You may want to include the X509 package only in the 'dev' and/or 'test' environments for this use-case, by adding an only: ... clause to the dependency definition in your Mix file.

Installation

Add x509 to your list of dependencies in mix.exs:

def deps do
  [
    {:x509, "~> 0.8"}
  ]
end

Documentation can be found at https://hexdocs.pm/x509.

License

Copyright (c) 2019, Bram Verburg All rights reserved.

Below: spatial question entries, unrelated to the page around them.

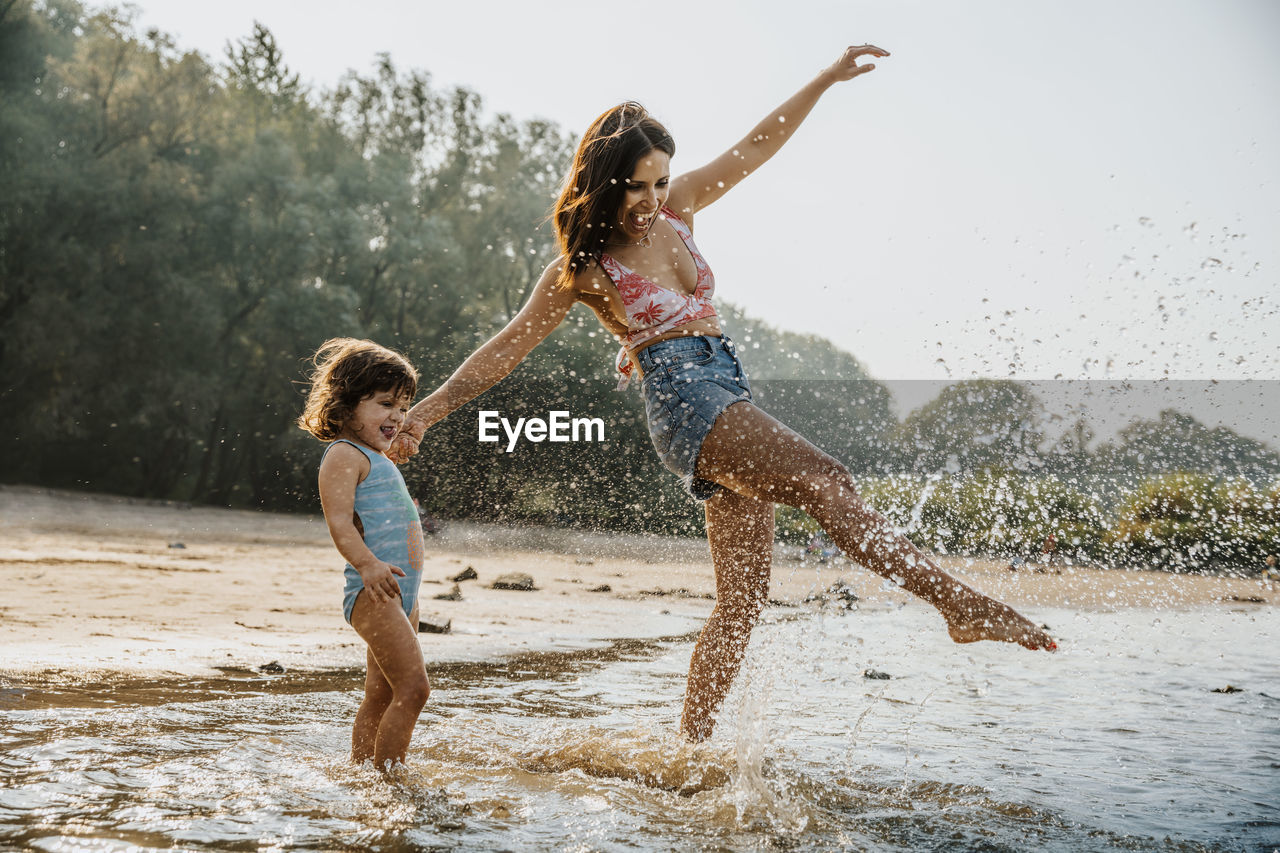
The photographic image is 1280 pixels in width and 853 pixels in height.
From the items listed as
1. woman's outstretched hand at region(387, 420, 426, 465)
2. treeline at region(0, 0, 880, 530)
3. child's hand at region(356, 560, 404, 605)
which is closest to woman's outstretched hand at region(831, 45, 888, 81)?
woman's outstretched hand at region(387, 420, 426, 465)

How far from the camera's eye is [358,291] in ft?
77.2

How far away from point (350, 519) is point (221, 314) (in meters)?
20.5

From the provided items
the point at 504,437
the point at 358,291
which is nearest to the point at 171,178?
the point at 358,291

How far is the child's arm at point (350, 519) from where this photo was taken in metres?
2.66

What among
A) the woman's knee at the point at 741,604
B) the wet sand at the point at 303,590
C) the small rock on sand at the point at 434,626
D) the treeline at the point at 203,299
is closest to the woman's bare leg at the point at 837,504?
the woman's knee at the point at 741,604

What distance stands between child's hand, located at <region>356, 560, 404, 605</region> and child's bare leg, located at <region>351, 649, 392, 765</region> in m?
0.23

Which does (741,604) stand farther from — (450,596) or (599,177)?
(450,596)

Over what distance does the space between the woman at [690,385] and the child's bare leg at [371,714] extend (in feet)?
1.98

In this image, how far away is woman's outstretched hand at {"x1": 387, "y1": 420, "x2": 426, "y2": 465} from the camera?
9.68 feet

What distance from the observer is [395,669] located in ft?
8.74

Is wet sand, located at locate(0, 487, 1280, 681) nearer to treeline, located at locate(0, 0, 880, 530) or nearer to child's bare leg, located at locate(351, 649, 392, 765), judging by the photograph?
child's bare leg, located at locate(351, 649, 392, 765)

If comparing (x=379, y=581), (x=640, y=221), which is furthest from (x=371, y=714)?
(x=640, y=221)

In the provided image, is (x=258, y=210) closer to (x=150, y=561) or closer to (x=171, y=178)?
(x=171, y=178)

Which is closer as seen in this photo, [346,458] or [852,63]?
[346,458]
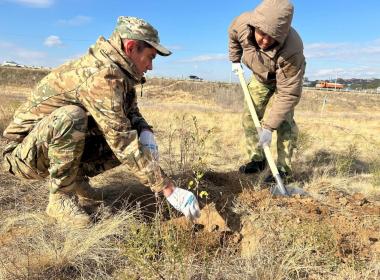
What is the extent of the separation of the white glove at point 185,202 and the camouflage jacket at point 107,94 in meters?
0.11

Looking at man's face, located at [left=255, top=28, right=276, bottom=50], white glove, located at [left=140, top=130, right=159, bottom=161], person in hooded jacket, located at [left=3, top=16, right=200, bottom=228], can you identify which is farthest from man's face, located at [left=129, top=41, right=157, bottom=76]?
man's face, located at [left=255, top=28, right=276, bottom=50]

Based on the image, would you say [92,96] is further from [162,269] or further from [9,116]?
[9,116]

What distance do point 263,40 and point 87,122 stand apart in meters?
1.78

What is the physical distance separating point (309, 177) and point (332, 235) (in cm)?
212

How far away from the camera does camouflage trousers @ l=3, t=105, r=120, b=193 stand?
278 cm

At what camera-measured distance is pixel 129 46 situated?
107 inches

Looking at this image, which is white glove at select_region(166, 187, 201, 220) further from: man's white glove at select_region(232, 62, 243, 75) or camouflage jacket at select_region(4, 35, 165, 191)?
man's white glove at select_region(232, 62, 243, 75)

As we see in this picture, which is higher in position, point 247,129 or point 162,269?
point 247,129

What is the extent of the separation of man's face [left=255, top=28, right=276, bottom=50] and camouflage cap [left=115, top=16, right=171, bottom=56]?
130 centimetres

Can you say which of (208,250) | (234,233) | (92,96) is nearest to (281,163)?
(234,233)

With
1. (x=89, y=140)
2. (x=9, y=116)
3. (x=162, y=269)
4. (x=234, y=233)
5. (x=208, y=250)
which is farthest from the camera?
(x=9, y=116)

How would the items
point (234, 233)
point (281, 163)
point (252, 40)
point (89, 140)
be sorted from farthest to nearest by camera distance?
point (281, 163) → point (252, 40) → point (89, 140) → point (234, 233)

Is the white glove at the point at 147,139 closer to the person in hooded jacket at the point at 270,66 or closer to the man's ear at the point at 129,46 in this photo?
the man's ear at the point at 129,46

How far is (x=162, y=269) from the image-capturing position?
2.21 metres
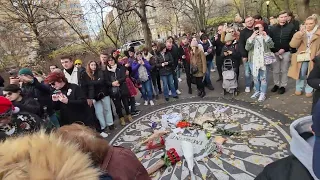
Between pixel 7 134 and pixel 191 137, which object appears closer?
pixel 7 134

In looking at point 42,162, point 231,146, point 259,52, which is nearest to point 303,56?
point 259,52

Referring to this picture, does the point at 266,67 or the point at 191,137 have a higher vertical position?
the point at 266,67

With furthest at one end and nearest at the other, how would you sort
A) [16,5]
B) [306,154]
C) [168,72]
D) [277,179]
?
[16,5]
[168,72]
[277,179]
[306,154]

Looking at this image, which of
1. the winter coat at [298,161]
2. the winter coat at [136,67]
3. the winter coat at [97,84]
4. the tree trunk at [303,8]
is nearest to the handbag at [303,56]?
the winter coat at [136,67]

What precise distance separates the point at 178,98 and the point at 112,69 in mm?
2540

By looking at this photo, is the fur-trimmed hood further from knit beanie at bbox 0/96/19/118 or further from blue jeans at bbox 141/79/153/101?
blue jeans at bbox 141/79/153/101

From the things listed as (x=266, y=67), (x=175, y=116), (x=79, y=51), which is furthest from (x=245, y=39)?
(x=79, y=51)

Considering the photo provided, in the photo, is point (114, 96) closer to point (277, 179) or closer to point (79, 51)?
point (277, 179)

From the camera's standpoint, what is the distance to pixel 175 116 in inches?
229

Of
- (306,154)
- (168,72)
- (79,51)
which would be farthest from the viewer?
(79,51)

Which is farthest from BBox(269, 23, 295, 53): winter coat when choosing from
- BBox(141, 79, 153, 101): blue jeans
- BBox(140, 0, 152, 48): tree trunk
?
BBox(140, 0, 152, 48): tree trunk

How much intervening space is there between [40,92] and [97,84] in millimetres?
1236

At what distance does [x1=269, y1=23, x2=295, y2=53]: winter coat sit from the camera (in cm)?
575

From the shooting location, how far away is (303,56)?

Redistribution and use in source and binary forms, with or without modification, are permitted provided that the following conditions are met:

THIS SOFTWARE IS PROVIDED BY THE COPYRIGHT HOLDERS AND CONTRIBUTORS "AS IS" AND ANY EXPRESS OR IMPLIED WARRANTIES, INCLUDING, BUT NOT LIMITED TO, THE IMPLIED WARRANTIES OF MERCHANTABILITY AND FITNESS FOR A PARTICULAR PURPOSE ARE DISCLAIMED. IN NO EVENT SHALL THE COPYRIGHT HOLDER OR CONTRIBUTORS BE LIABLE FOR ANY DIRECT, INDIRECT, INCIDENTAL, SPECIAL, EXEMPLARY, OR CONSEQUENTIAL DAMAGES (INCLUDING, BUT NOT LIMITED TO, PROCUREMENT OF SUBSTITUTE GOODS OR SERVICES; LOSS OF USE, DATA, OR PROFITS; OR BUSINESS INTERRUPTION) HOWEVER CAUSED AND ON ANY THEORY OF LIABILITY, WHETHER IN CONTRACT, STRICT LIABILITY, OR TORT (INCLUDING NEGLIGENCE OR OTHERWISE) ARISING IN ANY WAY OUT OF THE USE OF THIS SOFTWARE, EVEN IF ADVISED OF THE POSSIBILITY OF SUCH DAMAGE.